Work to do
• A. In the guide on China NNN agreements, which three kinds of clauses does an NNN agreement combine into one contract?
• B. Using the guide on China NNN agreements, explain why a non-use clause matters even when a manufacturer keeps your designs secret.
• C. Continue the guide on China NNN agreements from the point where it stops.

— begin Reading passage —

Working with Chinese manufacturers requires more protection than a standard NDA.
An NNN agreement China template combines non-disclosure, non-use, and non-circumvention clauses into a single contract enforceable under Chinese law, protecting your designs from being copied, your ideas from being used to create competing products, and your business relationships from being bypassed.
Without this specialized agreement, manufacturers can legally exploit loopholes that wouldn't exist in Western contracts.
This guide explains what makes an effective NNN template, which specific clauses you need, and how to implement these agreements with your Chinese partners.
You'll learn the exact components that Chinese courts recognize and enforce.
You can deepen your understanding of the sector by reading our guide, Manufacturing in China: Understanding Industry-Specific Regulations.
Key Components and Clauses in a China NNN Agreement Template

A China NNN agreement template must include specific structural elements and clauses to be enforceable in China.
The agreement needs bilingual versions with proper legal formalities, clear definitions of each protection layer, and compliance with Chinese legal requirements.
Non-Disclosure, Non-Use, and Non-Circumvention Explained
The non-disclosure clause prevents your Chinese manufacturer from sharing your confidential information with anyone else.
This includes technical drawings, product specifications, customer lists, pricing information, and manufacturing processes.
You need to define exactly what qualifies as confidential information in your NNN agreement template.
The non-use clause stops the receiving party from using your intellectual property for their own benefit.
Even if they keep your designs secret, they cannot manufacture similar products under their own brand or for other clients.
This protection is critical when working with Chinese manufacturers who have access to your complete production specifications.
The non-circumvention clause prevents your supplier from bypassing you to work directly with your customers or business contacts.
For example, if you introduce the manufacturer to your component supplier, they cannot start doing business together without you.
This clause protects your supplier relationship and business network from being exploited.

— end Reading passage —
— begin Material supplied —

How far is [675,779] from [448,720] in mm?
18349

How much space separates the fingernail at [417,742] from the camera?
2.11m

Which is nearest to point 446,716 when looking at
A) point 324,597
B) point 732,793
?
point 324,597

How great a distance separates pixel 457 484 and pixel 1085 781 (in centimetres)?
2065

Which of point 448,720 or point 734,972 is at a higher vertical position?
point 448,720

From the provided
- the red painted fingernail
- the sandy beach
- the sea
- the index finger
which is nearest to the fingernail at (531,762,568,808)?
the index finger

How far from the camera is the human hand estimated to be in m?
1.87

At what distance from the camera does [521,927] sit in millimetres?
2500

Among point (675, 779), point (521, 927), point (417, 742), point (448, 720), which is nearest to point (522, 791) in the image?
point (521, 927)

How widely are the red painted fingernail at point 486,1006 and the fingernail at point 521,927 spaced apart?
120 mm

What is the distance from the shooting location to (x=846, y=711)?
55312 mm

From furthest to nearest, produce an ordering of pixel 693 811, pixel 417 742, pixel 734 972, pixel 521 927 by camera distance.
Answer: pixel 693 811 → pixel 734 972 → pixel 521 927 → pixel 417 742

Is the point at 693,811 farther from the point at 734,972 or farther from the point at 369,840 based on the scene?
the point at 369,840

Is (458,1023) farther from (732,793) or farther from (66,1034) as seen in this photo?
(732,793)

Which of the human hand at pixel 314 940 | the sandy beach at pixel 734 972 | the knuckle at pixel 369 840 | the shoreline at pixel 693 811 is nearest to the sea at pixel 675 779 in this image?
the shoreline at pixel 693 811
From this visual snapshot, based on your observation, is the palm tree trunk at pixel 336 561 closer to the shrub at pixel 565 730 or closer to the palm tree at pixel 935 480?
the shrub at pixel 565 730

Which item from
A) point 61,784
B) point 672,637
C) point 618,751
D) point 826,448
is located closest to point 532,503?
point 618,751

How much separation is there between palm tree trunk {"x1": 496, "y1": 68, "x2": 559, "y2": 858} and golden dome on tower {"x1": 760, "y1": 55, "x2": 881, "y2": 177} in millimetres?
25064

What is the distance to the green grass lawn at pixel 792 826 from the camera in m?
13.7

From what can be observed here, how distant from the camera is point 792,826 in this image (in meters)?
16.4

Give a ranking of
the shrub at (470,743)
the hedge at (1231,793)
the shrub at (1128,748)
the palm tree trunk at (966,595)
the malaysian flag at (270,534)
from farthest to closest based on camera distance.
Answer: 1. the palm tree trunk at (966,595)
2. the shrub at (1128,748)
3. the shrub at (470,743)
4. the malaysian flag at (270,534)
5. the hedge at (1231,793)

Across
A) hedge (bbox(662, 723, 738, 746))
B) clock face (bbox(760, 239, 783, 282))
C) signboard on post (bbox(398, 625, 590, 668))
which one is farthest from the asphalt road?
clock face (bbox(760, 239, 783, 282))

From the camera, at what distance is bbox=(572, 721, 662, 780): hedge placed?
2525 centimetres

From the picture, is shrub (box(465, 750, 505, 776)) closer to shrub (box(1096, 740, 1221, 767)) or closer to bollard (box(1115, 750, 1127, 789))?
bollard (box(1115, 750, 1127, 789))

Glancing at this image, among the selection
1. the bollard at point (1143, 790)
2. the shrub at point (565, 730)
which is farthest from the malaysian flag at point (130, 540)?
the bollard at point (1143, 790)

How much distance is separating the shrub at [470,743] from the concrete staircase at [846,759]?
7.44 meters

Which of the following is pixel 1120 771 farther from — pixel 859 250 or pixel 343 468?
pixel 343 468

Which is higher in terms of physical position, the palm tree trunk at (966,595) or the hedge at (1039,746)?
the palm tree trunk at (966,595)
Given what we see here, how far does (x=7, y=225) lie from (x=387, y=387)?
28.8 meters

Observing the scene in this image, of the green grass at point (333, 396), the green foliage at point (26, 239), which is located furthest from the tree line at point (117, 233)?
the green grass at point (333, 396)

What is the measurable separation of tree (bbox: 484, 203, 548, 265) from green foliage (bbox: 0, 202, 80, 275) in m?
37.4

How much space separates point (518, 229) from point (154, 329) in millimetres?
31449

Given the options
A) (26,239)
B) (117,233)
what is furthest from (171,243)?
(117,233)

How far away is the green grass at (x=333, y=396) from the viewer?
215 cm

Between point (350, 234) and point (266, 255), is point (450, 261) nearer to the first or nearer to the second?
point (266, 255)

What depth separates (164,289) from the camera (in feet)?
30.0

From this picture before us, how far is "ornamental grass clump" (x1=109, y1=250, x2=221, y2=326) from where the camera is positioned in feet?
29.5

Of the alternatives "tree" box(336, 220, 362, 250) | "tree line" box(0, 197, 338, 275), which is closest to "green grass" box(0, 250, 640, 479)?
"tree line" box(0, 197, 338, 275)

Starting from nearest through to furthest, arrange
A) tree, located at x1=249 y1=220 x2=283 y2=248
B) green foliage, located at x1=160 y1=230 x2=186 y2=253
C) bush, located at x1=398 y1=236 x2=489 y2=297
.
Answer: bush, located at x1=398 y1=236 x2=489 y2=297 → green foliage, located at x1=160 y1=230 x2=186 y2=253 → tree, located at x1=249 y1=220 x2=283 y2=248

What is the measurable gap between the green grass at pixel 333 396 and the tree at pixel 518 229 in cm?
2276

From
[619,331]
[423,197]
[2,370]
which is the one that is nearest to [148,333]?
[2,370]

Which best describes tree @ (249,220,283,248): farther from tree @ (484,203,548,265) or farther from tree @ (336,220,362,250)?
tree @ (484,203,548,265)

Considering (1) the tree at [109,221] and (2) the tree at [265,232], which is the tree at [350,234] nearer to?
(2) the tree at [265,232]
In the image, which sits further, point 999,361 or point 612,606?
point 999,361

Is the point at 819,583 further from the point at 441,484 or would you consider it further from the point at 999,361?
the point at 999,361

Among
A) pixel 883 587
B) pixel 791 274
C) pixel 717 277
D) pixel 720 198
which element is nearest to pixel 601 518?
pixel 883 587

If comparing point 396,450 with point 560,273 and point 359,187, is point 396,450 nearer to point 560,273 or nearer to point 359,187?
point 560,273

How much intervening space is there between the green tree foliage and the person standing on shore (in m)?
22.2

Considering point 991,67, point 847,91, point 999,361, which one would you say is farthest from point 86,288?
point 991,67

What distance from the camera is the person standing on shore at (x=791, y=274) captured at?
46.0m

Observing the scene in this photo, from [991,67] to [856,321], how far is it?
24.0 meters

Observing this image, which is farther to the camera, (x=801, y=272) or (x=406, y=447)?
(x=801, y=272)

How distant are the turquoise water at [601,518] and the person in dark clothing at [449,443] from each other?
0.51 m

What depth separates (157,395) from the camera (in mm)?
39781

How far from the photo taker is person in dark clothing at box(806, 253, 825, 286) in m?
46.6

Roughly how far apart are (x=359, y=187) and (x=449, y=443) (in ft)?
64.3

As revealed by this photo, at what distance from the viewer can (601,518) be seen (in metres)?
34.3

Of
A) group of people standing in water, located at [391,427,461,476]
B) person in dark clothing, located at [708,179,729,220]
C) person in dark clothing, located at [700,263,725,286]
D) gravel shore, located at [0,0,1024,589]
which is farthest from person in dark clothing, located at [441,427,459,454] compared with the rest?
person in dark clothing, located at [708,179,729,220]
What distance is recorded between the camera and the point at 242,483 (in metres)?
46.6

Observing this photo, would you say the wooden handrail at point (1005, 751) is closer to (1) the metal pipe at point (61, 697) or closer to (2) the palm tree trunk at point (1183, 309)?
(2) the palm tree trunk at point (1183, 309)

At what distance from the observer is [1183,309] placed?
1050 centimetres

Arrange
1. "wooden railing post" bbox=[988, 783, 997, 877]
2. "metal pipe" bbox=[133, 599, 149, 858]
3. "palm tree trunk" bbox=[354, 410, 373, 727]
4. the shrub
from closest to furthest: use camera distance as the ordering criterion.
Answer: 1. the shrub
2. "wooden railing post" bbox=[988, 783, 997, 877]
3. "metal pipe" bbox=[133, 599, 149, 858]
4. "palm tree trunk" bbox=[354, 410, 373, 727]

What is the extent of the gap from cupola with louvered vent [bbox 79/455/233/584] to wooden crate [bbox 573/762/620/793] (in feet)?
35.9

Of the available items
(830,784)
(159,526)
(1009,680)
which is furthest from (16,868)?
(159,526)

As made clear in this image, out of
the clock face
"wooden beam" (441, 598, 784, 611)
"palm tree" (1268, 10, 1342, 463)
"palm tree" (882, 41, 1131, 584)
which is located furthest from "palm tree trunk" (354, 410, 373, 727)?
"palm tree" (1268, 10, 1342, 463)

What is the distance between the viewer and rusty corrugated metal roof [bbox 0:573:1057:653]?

— end Material supplied —

Task results
• A. It combines non-disclosure, non-use, and non-circumvention clauses.

• B. Keeping designs secret doesn't stop a manufacturer from using them itself. The non-use clause bars it from making similar products under its own brand or for other clients. The guide calls this critical because Chinese manufacturers have access to your complete production specifications.

• C.
Each clause should specify detailed obligations that extend to the receiving party's employees, subcontractors, and affiliated companies.
Without this extension, they could transfer your information to a sister company and claim no violation occurred.
Bilingual Agreements, Legal Signature, and Company Chop
Your China NNN agreement must be written in both English and Chinese, with the Chinese version designated as the controlling document.
Chinese courts require this bilingual format to ensure all parties understand their obligations under local law.
The company chop (official seal) is legally required in China for contract validity.
A legal signature alone is often insufficient.
Your NNN agreement template should include signature blocks that explicitly require both the authorized representative's signature and the company's official chop.
Make sure the disclosing party and receiving party are clearly identified with their full legal names in both languages.
Include specific details like business registration numbers and addresses to prevent disputes about entity identity.
Ensuring Enforceability Under Chinese Law
Your NNN contract must explicitly state that it is governed by the laws of the People's Republic of China.
This single provision dramatically increases enforceability in Chinese courts compared to agreements governed by foreign law.
Include specific liquidated damages amounts for each type of violation.
For example, you might specify "USD 50,000 for each breach of the non-use clause."
Chinese courts favor predetermined penalties because they eliminate difficult damage calculations.
The Anti-Unfair Competition Law supports these provisions when protecting intellectual property and trade secrets.
Specify which Chinese court has jurisdiction over disputes, typically the court in the defendant's location.
Alternatively, you can designate CIETAC arbitration.
Foreign court judgments are rarely enforceable in China, so you must choose a China-based dispute resolution mechanism in your enforceable agreement.
Add provisions for injunctive relief that allow you to stop ongoing violations immediately.
Include clauses permitting recovery of attorney's fees and investigation costs to discourage violations of your confidentiality obligations.
Learn the best steps to take by reading our article, What To Do When a Supplier in China Won't Fix Defects.
Implementing and Enforcing NNN Agreements With Chinese Manufacturers

Successfully protecting intellectual property when working with manufacturers in China requires proper implementation of bilingual NNN agreements.
Understanding Chinese legal requirements like company chops and integrating these protections into your broader supplier relationships is essential.
Best Practices When Working With Manufacturers in China
Always present your NNN agreement before sharing any confidential information with manufacturers in China.
This means sending the agreement during initial contact, before factory tours, and definitely before sharing product designs or technical specifications.
Many businesses make the mistake of discussing details first and protecting themselves later.
Ensure your NNN is bilingual, with Chinese as the controlling language.
Chinese courts will enforce agreements written in Chinese much more readily than English-only contracts.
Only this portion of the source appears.